Image region labeling entries:
** START **
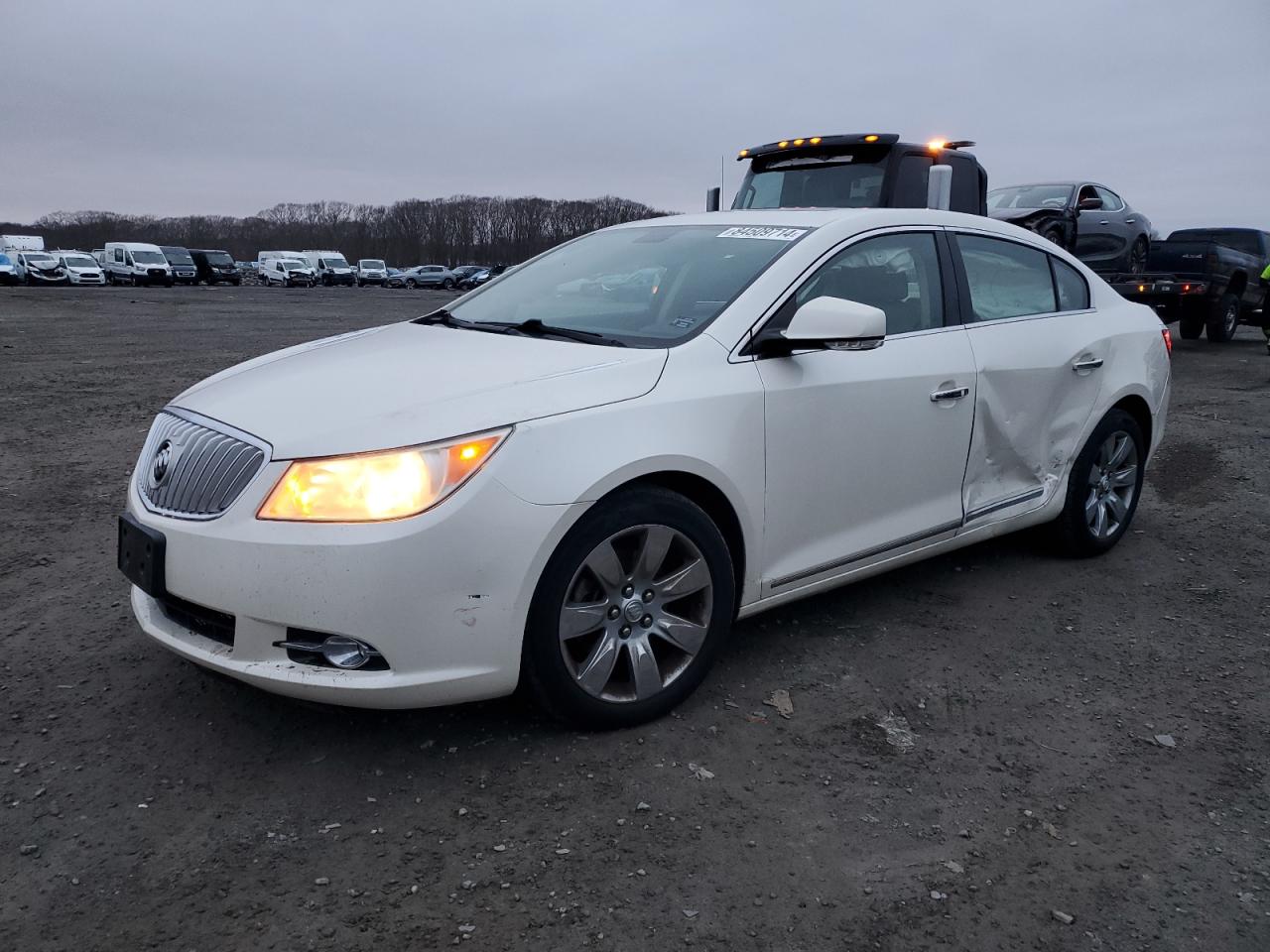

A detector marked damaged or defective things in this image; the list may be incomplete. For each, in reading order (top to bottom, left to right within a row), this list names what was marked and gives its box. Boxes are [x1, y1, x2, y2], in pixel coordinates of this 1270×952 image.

dented rear door [950, 232, 1107, 531]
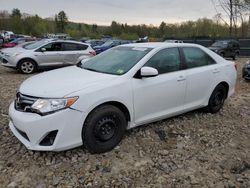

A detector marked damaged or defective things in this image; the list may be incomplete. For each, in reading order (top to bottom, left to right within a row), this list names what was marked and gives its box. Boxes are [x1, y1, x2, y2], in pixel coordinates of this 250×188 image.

crumpled hood [19, 66, 117, 97]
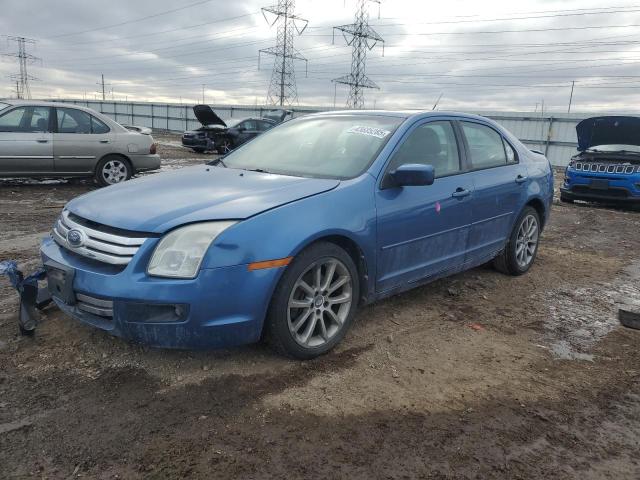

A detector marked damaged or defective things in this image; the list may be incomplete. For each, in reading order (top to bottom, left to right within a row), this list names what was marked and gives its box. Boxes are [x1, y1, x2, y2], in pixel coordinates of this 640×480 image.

damaged front bumper [40, 236, 280, 348]
cracked headlight [149, 221, 236, 278]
** END **
● **SHORT EXERCISE**
Turn every line of the rows above into a single numbered list, skipping blank lines. Omit the pictures.

● **REPLY TO THE EXERCISE**
1. A detector marked damaged or defective things in this image; the list may be incomplete. For each, in reading order (top to bottom, left to right within a row), this list names what was marked and gives its box. Boxes are [x1, y1, x2, y2], in pixel coordinates of this 1270×952 image.
2. dented rear door [950, 232, 1107, 531]
3. A detector marked damaged or defective things in this image; the list may be incomplete. For each, in reading order (top to bottom, left to right within a row), this list names what was marked and gives its box. Boxes are [x1, y1, x2, y2], in pixel coordinates of this 250×188 image.
4. crumpled hood [19, 66, 117, 97]
5. A detector marked damaged or defective things in this image; the list may be incomplete. For each, in reading order (top to bottom, left to right within a row), this list names what was marked and gives its box. Boxes are [x1, y1, x2, y2], in pixel coordinates of this 640×480 image.
6. damaged front bumper [40, 236, 280, 348]
7. cracked headlight [149, 221, 236, 278]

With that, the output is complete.